Research on the impact of lifestyle factors on cancer cell metabolism is at a relatively early stage, but diet, physical activity and body fatness all have substantial impacts on our metabolism. Understanding how best to apply those factors and, in which patients, is a rapidly expanding focus of research.

 

Cancer cells – adapt and thrive

The foundation of all proposed metabolic approaches to cancer therapies is the theory that cancer cells are more restricted in the types of fuel that they can use, compared to normal healthy cells. By extension, starving the tumor of its preferred fuel or making it more difficult for cancer cells to use that fuel, will stop cancer in its tracks while sparing normal cells that can use other fuels. Unfortunately, cancer cells can be exquisitely adept at activating ways to exploit other available fuel sources. The metabolic programs that cancer cells activate to overcome these hurdles are not new; the instructions for these mechanisms are already coded in our DNA. These mechanisms have evolved to enable us to develop from embryos, to sustain us during starvation, to repair us after injury or protect us from infection. Cancer cells merely hijack these programs to perpetuate their growth at the expense of the patient.

Scavenge and survive

Probably the most striking statement of the conference, for me, was “if you can scavenge it, you don’t need to synthesize it,” said, Dr. Aimee Edinger, Associate Professor at University of California, Irvine. Cancer cells can become the ultimate scavengers, even exploiting the destruction of neighboring cancer cells by treatments, as a source of fuel and building material for further their own growth. This means that treatments that target a single pathway or cellular fuel may produce an initial response but be prone to the development of resistance to that therapy. However, treatments that use combination approaches may overwhelm the adaptability of cancer cells and deliver the knock-out punch.

Another theme of the meeting was that cancer metabolism is not merely a passive passenger, swept along by the genetic chaos of a cancer cell; metabolism drives the behavior of cancer cells. Metabolism can reprogram cells, protect cancer cells from immune attack and ultimately control the fate of the tumor and the patient. Consequently, therapeutic and lifestyle approaches designed to adjust the metabolism of cancer cells (and their surrounding micro-environment) may provide a way to both change the biology of the tumor and to make them more amenable to available treatments.

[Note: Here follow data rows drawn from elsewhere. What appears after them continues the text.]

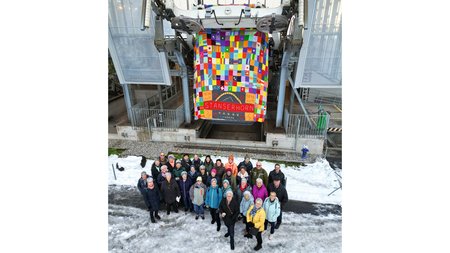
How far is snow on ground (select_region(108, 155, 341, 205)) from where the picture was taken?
21.9 feet

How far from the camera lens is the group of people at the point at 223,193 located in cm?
461

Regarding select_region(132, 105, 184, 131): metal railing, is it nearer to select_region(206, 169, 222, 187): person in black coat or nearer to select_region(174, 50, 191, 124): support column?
select_region(174, 50, 191, 124): support column

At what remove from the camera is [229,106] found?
9.52 metres

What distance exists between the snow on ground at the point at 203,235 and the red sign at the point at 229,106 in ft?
16.1

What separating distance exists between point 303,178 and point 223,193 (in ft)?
13.0

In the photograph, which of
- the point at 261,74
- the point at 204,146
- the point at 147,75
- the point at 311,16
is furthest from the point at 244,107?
the point at 147,75

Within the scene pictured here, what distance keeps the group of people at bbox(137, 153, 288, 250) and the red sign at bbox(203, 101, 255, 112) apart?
12.7 ft

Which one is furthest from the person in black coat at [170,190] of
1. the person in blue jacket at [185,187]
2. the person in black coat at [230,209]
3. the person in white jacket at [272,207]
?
the person in white jacket at [272,207]

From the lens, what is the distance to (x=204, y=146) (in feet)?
33.7

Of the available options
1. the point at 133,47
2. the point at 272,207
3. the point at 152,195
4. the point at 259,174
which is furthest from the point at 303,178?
the point at 133,47

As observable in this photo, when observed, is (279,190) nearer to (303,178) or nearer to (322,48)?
→ (303,178)

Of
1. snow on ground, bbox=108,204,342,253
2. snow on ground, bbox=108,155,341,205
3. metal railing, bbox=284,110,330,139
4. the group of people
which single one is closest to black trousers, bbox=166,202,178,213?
the group of people

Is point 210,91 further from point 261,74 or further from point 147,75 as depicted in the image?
point 147,75

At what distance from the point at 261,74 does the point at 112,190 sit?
734cm
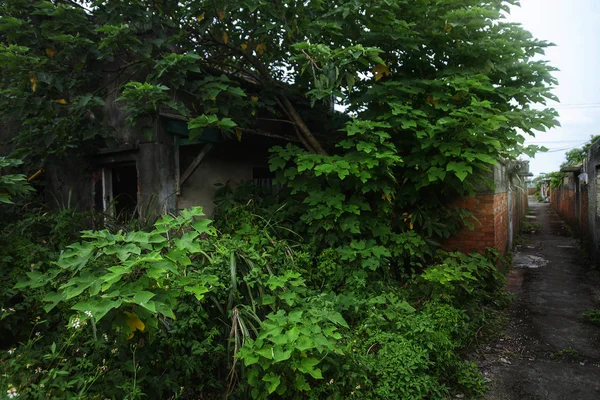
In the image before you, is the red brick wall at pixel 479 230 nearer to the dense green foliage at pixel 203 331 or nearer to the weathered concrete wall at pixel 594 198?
the dense green foliage at pixel 203 331

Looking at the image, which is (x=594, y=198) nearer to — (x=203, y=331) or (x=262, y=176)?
(x=262, y=176)

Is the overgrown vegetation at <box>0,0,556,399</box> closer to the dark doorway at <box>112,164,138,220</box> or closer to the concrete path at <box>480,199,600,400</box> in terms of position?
the concrete path at <box>480,199,600,400</box>

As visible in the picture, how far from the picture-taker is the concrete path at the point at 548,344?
321 cm

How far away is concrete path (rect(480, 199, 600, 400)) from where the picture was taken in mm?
3211

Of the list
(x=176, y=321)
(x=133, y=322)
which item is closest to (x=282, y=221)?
(x=176, y=321)

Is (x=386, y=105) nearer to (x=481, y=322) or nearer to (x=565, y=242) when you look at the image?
(x=481, y=322)

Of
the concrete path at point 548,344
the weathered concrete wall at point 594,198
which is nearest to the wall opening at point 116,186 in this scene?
the concrete path at point 548,344

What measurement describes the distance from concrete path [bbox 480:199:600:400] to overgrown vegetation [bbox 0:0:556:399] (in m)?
0.34

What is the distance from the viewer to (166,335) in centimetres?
276

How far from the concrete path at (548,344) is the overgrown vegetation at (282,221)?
34cm

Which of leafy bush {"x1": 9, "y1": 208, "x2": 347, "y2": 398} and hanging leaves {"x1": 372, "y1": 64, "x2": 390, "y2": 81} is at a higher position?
hanging leaves {"x1": 372, "y1": 64, "x2": 390, "y2": 81}

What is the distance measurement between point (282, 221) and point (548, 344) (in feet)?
11.0

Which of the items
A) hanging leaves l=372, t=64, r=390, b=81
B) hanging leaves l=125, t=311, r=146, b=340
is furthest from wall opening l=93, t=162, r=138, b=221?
hanging leaves l=125, t=311, r=146, b=340

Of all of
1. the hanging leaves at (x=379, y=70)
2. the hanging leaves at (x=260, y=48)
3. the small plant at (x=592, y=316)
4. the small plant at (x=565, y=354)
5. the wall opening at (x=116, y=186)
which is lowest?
the small plant at (x=565, y=354)
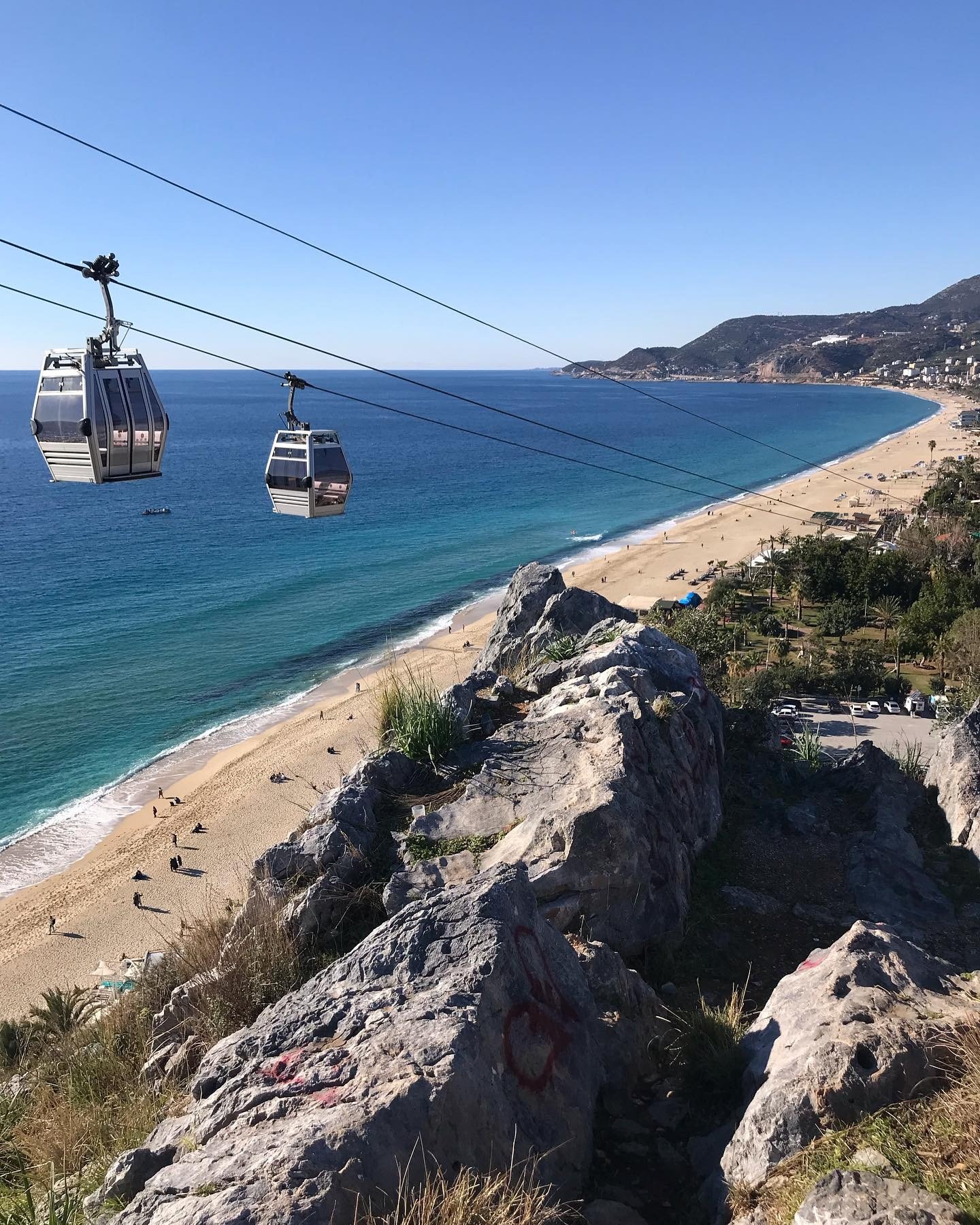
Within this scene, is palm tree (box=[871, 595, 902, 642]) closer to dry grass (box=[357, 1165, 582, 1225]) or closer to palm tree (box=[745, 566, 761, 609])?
palm tree (box=[745, 566, 761, 609])

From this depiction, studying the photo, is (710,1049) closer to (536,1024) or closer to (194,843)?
(536,1024)

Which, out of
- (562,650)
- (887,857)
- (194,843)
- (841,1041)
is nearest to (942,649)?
(887,857)

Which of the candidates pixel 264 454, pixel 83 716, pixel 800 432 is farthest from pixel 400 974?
pixel 800 432

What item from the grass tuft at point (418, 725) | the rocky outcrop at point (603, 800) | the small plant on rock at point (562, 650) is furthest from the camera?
the small plant on rock at point (562, 650)

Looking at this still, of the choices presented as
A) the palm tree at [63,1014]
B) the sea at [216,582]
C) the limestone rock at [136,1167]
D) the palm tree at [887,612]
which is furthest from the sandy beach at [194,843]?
the palm tree at [887,612]

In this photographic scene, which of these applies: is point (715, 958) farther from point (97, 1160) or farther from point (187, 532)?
point (187, 532)

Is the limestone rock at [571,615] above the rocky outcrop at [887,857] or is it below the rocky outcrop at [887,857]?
above

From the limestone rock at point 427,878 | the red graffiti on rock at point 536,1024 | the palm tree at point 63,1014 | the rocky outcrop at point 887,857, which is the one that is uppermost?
the red graffiti on rock at point 536,1024

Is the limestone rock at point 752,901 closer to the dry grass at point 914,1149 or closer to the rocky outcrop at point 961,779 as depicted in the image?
the rocky outcrop at point 961,779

In many ways, the traditional perception of cancer as an exclusively genetic disease created a binary view of its treatment; the only option was to destroy the rogue cells…or not. However, if changing the metabolic environment can impact the trajectory of disease and engineer vulnerabilities, metabolic approaches will increasingly be part of the strategy for both cancer treatment and prevention. Research on the impact of lifestyle factors on cancer cell metabolism is at a relatively early stage, but diet, physical activity and body fatness all have substantial impacts on our metabolism. Understanding how best to apply those factors and, in which patients, is a rapidly expanding focus of research.